**SELECTED EXCERPT:**
Barker has run Grass Roots' benefits proposition since she started, with direct responsibility for major accounts like GlaxoSmithKline, BT, Lloyds TSB and Barclays. "I came here with the view that I could only do the role for three days a week," explains Barker, who has two sons, Oliver, 10 and Joseph, now 7. Joseph was a seven-month-old baby when she started.

How did she request this kind of flexibility? "I spoke to Andy Lister, the managing director, before the interview," she explains, "and the company was prepared to interview me on that basis."

Barker was employed for 15 years at NatWest in various HR-related roles and worked a three-day week after Oliver was born. (The Grass Roots job in Tring was ideal because she didn't want to continue the commute from Bedfordshire to NatWest's central London base). "Grass Roots is very reasonable," she says. "I work nine to five on Wednesday and 10 to six the other two days, so I can take the children to school."

What do the rest of the staff think of her arrangement? "They know I'm available if anyone needs me; if it's urgent I'm always contactable," she stresses. "We didn't have any clients at all when I first started, so all the clients I've ever worked with are aware of my flexible arrangements."

She believes the benefit of flexible working to the business is usually improved performance. "A lot of the time, they'll probably get more out of a person working part time." Essentially, she feels her arrangement works because there is flexibility on both sides. "Grass Roots is good in that respect," she says. "But I'm aware that a lot of employers are not like that."

**Records of scene-based questions and answers:**
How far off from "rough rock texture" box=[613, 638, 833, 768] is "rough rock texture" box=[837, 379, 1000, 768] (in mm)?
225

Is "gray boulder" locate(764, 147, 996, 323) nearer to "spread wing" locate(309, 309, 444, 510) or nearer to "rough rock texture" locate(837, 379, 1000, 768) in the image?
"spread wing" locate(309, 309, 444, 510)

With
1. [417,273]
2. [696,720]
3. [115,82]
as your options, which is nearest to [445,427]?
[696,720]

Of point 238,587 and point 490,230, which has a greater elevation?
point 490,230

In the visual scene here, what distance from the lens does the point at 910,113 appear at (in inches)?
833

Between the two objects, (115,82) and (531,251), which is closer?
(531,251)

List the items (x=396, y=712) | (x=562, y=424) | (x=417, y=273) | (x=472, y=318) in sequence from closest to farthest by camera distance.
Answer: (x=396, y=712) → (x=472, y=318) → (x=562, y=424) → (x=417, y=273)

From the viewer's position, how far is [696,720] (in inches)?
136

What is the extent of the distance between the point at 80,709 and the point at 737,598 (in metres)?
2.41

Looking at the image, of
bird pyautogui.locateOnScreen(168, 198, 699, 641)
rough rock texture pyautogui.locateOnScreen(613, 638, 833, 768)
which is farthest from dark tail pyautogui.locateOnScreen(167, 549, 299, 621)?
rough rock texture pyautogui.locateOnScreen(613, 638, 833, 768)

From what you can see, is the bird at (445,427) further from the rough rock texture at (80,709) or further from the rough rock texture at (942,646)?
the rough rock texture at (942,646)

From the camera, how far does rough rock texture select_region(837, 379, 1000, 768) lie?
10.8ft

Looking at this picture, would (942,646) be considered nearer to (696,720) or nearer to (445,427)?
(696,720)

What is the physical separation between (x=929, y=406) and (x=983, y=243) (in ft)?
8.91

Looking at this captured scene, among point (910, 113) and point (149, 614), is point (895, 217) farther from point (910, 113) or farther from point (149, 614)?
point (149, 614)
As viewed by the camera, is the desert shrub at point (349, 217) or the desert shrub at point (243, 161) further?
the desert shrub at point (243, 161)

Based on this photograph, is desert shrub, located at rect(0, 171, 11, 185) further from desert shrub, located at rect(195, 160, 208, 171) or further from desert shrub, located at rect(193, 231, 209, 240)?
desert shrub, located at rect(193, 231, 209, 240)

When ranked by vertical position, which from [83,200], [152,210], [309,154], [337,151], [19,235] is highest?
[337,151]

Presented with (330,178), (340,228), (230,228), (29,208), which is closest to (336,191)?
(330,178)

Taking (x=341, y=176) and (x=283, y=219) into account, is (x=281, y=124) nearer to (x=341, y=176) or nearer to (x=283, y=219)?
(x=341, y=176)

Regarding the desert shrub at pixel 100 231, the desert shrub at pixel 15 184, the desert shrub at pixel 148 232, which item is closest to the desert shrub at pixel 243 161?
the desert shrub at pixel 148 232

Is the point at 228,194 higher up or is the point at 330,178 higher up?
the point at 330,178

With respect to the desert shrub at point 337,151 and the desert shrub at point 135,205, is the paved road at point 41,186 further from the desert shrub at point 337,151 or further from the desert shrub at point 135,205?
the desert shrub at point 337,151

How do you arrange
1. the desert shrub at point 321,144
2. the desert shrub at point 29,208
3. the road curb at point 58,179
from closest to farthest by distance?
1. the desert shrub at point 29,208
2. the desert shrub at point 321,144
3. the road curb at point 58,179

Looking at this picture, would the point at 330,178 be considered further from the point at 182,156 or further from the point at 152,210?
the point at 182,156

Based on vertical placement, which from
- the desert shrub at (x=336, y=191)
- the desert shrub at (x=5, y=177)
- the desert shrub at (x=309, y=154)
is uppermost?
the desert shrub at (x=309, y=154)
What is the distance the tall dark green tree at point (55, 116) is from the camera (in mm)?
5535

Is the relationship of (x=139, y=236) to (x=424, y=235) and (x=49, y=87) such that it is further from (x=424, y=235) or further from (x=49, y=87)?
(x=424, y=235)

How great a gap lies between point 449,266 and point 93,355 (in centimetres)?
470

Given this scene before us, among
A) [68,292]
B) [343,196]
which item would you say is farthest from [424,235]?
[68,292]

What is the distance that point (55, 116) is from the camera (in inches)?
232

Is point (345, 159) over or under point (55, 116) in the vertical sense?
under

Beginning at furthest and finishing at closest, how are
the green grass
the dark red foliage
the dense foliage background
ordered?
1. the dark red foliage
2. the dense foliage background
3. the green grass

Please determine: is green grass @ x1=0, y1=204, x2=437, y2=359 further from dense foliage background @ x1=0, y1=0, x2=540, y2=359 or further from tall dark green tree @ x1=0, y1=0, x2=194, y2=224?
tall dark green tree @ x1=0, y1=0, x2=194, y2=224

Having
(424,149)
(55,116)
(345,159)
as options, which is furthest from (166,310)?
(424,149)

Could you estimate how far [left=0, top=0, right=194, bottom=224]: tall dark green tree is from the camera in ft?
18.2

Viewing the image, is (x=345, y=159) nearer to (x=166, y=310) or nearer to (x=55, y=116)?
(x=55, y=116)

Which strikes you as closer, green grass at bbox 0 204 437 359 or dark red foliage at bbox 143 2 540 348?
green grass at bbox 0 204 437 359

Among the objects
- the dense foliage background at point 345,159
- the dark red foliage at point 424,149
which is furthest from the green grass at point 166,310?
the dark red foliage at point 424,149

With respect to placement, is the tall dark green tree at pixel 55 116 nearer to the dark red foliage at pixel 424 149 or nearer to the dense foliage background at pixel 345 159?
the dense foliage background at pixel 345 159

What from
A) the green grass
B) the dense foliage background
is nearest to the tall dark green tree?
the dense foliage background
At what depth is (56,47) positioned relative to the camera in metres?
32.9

**WRITTEN TASK:** Summarize the piece on Barker's part-time arrangement at Grass Roots in two sentences.

**WRITTEN ANSWER:** Barker, who runs Grass Roots' benefits proposition, spoke to the managing director before her interview about working only three days a week, and the company agreed to interview her on that basis. She remains contactable for urgent matters and believes flexible working usually improves performance, with her own arrangement succeeding because there is flexibility on both sides.